Rewrite all the items below, substituting "the viewer" for each "the camera" and changing nothing else. Leave the pictures out of your answer.

** start The records **

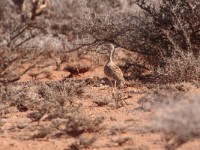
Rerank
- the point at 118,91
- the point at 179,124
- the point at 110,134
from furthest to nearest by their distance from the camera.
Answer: the point at 118,91
the point at 110,134
the point at 179,124

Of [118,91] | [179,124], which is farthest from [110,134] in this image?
[118,91]

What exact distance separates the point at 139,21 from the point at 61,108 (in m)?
3.74

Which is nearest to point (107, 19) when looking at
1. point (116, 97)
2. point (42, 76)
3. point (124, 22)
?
point (124, 22)

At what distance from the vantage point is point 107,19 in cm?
1004

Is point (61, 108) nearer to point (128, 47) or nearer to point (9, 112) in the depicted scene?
point (9, 112)

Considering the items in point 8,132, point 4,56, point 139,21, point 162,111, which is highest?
point 139,21

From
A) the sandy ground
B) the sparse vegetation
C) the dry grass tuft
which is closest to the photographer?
the dry grass tuft

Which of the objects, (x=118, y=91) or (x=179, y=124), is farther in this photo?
(x=118, y=91)

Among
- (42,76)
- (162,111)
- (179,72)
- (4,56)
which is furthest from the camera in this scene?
(42,76)

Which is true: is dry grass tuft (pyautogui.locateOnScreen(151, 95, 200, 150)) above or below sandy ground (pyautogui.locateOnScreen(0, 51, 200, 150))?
above

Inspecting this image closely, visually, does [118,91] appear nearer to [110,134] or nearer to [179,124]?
[110,134]

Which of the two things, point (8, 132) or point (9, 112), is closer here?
point (8, 132)

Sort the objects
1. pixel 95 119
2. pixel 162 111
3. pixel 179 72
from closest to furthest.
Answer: pixel 162 111 < pixel 95 119 < pixel 179 72

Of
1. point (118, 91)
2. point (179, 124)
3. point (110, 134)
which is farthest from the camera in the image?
point (118, 91)
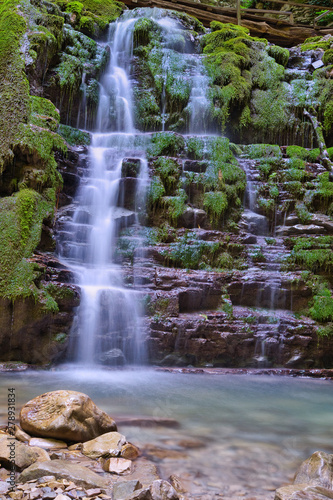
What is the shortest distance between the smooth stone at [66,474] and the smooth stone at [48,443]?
19.0 inches

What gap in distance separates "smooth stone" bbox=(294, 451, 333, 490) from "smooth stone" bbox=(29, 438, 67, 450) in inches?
74.7

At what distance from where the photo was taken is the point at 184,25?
16906mm

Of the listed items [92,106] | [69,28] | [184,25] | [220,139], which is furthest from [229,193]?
[184,25]

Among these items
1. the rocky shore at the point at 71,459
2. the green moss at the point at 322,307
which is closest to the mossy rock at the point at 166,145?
the green moss at the point at 322,307

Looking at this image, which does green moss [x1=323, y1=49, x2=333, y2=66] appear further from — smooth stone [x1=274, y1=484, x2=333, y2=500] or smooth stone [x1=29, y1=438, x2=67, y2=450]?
smooth stone [x1=29, y1=438, x2=67, y2=450]

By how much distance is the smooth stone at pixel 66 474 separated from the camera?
239 cm

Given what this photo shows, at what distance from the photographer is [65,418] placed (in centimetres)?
321

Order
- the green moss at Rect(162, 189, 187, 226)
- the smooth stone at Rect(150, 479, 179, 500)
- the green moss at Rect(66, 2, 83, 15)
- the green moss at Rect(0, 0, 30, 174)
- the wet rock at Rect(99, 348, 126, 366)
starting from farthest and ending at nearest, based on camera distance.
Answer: the green moss at Rect(66, 2, 83, 15)
the green moss at Rect(162, 189, 187, 226)
the green moss at Rect(0, 0, 30, 174)
the wet rock at Rect(99, 348, 126, 366)
the smooth stone at Rect(150, 479, 179, 500)

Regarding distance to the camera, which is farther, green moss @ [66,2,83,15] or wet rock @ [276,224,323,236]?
green moss @ [66,2,83,15]

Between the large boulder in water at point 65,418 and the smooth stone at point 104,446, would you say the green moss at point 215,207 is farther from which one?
the smooth stone at point 104,446

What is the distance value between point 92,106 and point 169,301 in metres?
8.64

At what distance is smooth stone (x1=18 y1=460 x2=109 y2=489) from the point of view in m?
2.39

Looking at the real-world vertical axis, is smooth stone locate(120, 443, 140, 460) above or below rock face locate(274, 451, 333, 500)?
below

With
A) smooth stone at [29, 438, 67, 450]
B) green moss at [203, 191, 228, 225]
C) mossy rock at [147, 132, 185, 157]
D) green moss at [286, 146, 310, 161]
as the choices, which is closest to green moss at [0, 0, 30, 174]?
mossy rock at [147, 132, 185, 157]
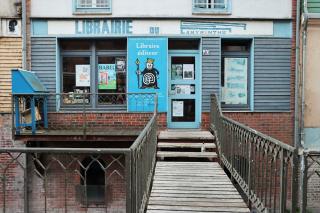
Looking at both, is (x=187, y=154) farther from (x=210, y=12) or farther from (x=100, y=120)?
(x=210, y=12)

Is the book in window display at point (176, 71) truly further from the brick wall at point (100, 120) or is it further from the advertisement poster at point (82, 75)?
the advertisement poster at point (82, 75)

** end The records **

Task solution:
Rerank
- the point at 118,91
- the point at 179,124
- the point at 110,134
from furthest to nearest by their distance from the viewer.
Answer: the point at 118,91
the point at 110,134
the point at 179,124

Of [118,91] | [179,124], which is farthest from [110,134] in this image?
[118,91]

What exact distance separates the point at 139,21 from the point at 61,108 (in m)?
3.74

Which is nearest to point (107, 19) when looking at
1. point (116, 97)
2. point (42, 76)
3. point (124, 22)
?
point (124, 22)

At what distance from the vantage point is point 107,19 in cm?
1004

Is point (61, 108) nearer to point (128, 47) or nearer to point (9, 112) in the depicted scene?
point (9, 112)

Considering the items in point 8,132, point 4,56, point 139,21, point 162,111, which is highest?
point 139,21

From
A) the sandy ground
B) the sparse vegetation
C) the dry grass tuft
which is closest to the photographer?
the dry grass tuft

Which of the objects, (x=118, y=91) or (x=179, y=124), is farther in this photo?
(x=118, y=91)

Among
- (42,76)
- (162,111)
- (179,72)
- (4,56)
which is furthest from the viewer in this scene?
(42,76)

Which is true: is dry grass tuft (pyautogui.locateOnScreen(151, 95, 200, 150)) above or below sandy ground (pyautogui.locateOnScreen(0, 51, 200, 150))?
above

Inspecting this image closely, visually, does [118,91] appear nearer to [110,134] or nearer to [179,124]?
[110,134]

Which of the two things, point (8, 132) or point (9, 112), is closer here?
point (8, 132)

Sort the objects
1. pixel 95 119
2. pixel 162 111
3. pixel 179 72
from closest to furthest.
Answer: pixel 162 111 < pixel 95 119 < pixel 179 72

Of
1. point (118, 91)
2. point (179, 124)
3. point (110, 134)
which is farthest from the viewer in the image?
point (118, 91)
What is the shortest distance between the smooth stone at [66,474] and the smooth stone at [48,443]?
19.0 inches

What gap in distance separates "smooth stone" bbox=(294, 451, 333, 490) from "smooth stone" bbox=(29, 438, 67, 450) in inches?
74.7

At what distance from where the photo was taken is the point at 184,25?
16906mm

Of the listed items [92,106] | [69,28] | [184,25] | [220,139], which is furthest from [229,193]?
[184,25]

Among these items
1. the rocky shore at the point at 71,459
2. the green moss at the point at 322,307
which is closest to the mossy rock at the point at 166,145?
the green moss at the point at 322,307

Looking at this image, which does green moss [x1=323, y1=49, x2=333, y2=66] appear further from — smooth stone [x1=274, y1=484, x2=333, y2=500] or smooth stone [x1=29, y1=438, x2=67, y2=450]?
smooth stone [x1=29, y1=438, x2=67, y2=450]

By how much distance is the smooth stone at pixel 66 474 separated from the viewer?
239 cm

Given what this photo shows, at what distance from the photographer is [65,418] placed (in centimetres)?
321

Order
- the green moss at Rect(162, 189, 187, 226)
- the smooth stone at Rect(150, 479, 179, 500)
- the green moss at Rect(66, 2, 83, 15)
- the green moss at Rect(0, 0, 30, 174)
- the wet rock at Rect(99, 348, 126, 366)
starting from farthest and ending at nearest, based on camera distance.
Answer: the green moss at Rect(66, 2, 83, 15)
the green moss at Rect(162, 189, 187, 226)
the green moss at Rect(0, 0, 30, 174)
the wet rock at Rect(99, 348, 126, 366)
the smooth stone at Rect(150, 479, 179, 500)

Regarding distance to the viewer, which is farther, green moss @ [66,2,83,15] or wet rock @ [276,224,323,236]?
green moss @ [66,2,83,15]

Between the large boulder in water at point 65,418 and the smooth stone at point 104,446, would you say the green moss at point 215,207 is farther from which one?
the smooth stone at point 104,446

What is the distance value between point 92,106 and point 169,301 in metres?
8.64

At what distance is smooth stone (x1=18 y1=460 x2=109 y2=489) from the point of view in m?
2.39

Looking at the real-world vertical axis, is smooth stone locate(120, 443, 140, 460) above or below rock face locate(274, 451, 333, 500)?
below

With
A) smooth stone at [29, 438, 67, 450]
B) green moss at [203, 191, 228, 225]
C) mossy rock at [147, 132, 185, 157]
D) green moss at [286, 146, 310, 161]
as the choices, which is closest to green moss at [0, 0, 30, 174]?
mossy rock at [147, 132, 185, 157]
Looking at both, is (x=187, y=154) farther from (x=210, y=12) or farther from (x=100, y=120)?
(x=210, y=12)

Is the book in window display at point (176, 71) truly further from the brick wall at point (100, 120) or is it further from the advertisement poster at point (82, 75)?
the advertisement poster at point (82, 75)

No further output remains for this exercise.